Tuesday, May 19, 2009

Emulation: Let It Go

The RPG Pundit had an interesting piece yesterday on emulation in RPG--specifically, emulation vs. "scripted" games. In this context, emulation is following the rules and expectations of your game world and circumstances. Scripted, in this case, would be a series of pre-set encounters, with a set of defined paths set out.

I don't want to get into absolutes here or trigger any sort of debate--I think all but the most rules-enslaved GM/DM/CK/Referees would admit that being able to go off script and improvise is one of the essentials of good Game Mastery. I want to talk for a bit about resisting the urge to railroad or exert your will in little ways.

When you're a parent, it's nerve-wracking watching your child tottering trying to balance on new roller skates or a bike. But you know that if you never let go, they'll never learn how. Guidance and a gentle helping hand are fine, but eventually they've got to do it themselves.

I think a lot of GMs (even "adversarial" ones) can develop a paternal attitude towards the characters in and players of a game. We think they've mucked it up too badly; they ignored the obvious signs and stumbled right into an encounter they have no business being in. There's going to be an urge to step in and save them. And that curbs both learning and excitement.

I'm not saying never give your players a light at the end of the tunnel. What I'm saying is: wait. Give them that time to figure out something either purely brilliant or just stupid enough to work. They'll feel better about their accomplishment if they pull it off, and they've perhaps learned something if they don't. If you nerf or fiat every encounter the first or second time things fall by the wayside, you lessen the reward and the sense of accomplishment.

I used to have a pretty bad habit as a GM of interceding in those sorts of instances before I really should have.
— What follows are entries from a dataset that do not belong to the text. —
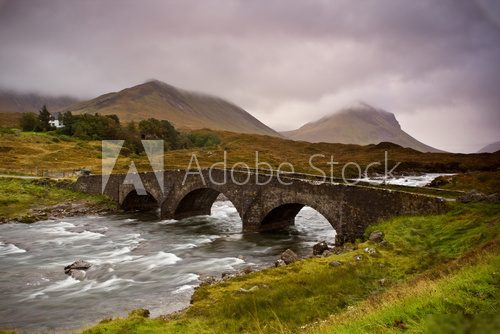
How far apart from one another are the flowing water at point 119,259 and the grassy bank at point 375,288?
Result: 368 cm

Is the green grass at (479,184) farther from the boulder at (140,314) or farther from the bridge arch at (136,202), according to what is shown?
the bridge arch at (136,202)

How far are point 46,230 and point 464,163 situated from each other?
83.9 metres

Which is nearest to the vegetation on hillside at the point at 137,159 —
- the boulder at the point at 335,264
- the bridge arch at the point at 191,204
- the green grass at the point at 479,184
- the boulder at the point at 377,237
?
the bridge arch at the point at 191,204

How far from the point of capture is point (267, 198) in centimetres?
3142

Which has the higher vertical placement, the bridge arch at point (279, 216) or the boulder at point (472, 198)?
the boulder at point (472, 198)

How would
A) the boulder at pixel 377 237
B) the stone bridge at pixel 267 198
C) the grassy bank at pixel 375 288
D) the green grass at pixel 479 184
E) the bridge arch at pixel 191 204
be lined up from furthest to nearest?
1. the bridge arch at pixel 191 204
2. the green grass at pixel 479 184
3. the stone bridge at pixel 267 198
4. the boulder at pixel 377 237
5. the grassy bank at pixel 375 288

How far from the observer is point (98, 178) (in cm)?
4991

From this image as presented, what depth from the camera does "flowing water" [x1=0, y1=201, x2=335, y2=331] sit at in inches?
687

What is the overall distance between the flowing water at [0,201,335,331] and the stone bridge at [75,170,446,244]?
191 centimetres

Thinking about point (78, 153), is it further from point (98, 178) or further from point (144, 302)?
point (144, 302)

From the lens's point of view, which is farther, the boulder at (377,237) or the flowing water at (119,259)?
the boulder at (377,237)

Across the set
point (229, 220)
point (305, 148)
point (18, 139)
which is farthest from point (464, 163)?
point (18, 139)

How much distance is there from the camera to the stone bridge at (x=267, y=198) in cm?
2331

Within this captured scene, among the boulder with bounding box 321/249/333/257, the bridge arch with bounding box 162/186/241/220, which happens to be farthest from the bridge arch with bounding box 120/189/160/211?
the boulder with bounding box 321/249/333/257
There's no telling how many amazing character rescues and awesome saves I missed because I was worried about the end result.

So the next time something of that sort comes up, don't worry about the script, sit on your hands, and give them time. Let it go--your players may surprise you.

5 comments:

kelvingreen said...

After a long break from gaming, I'm in my second go around as a GM, and I've been trying very hard to not nudge the players along. Instead I'm taking on the role of responding to what they do, and leaving the narrative control in their hands. I could have perhaps picked a better game for this than Call of Cthulhu, but so it goes.

Chris said...

"When you're a parent, it's nerve-wracking watching your child tottering trying to balance on new roller skates or a bike."

Wow, am I ever going to make a terrible father. RPGs have taught me that having the (metaphorical) child first fall off and then set fire to the (metaphorical) bike is a welcome and expected outcome.

The players may make a diabolical mess of my intended plot; but so long as their story is good that's really no big deal.

HinterWelt said...

I agree with giving them the space to do what they want and reacting appropriately as a GM. Really, agree with most everything you said Zach, but you also need a plan. Some idea, at the very least, as to what the game is about. Sometimes that evolves in game as with sand box adventures where the players themsleves inject much of the plot but at other times, you need some sort of outline. Script is too strong a term IMO. I lot the idea of plot points. I have seen groups sit staring at the GM and he is staring back. Both waiting for the other and when it comes down to it, it is the expectation of the group that the GM "do" something.

And that, my friend, is the root of it. It is up to the group and their expectations. You can have a group that comes in and expects nothing more than the GM to set up the monsters for them to kill. Others who expect to head off across the Wastes of Doom to seek adventure and the GM better keep up. Others still who want the premise and key points laid out during the play of the adventure. A truly good GM will be able to read his group and adapt.

Zachary The First said...

Bill: Nicely said. If you don't have a good read on what your group wants, all this doesn't mean a thing. That's a tremendous lesson for any GM to get a handle on.

Ameron said...

I’ve experienced this during our first few attempts at running skill challenges in 4e D&D. As you’ve described, it worked best when the DM let the players try new things and figure it out for themselves and not worry so much about the pre-set script. Good article and sound advice.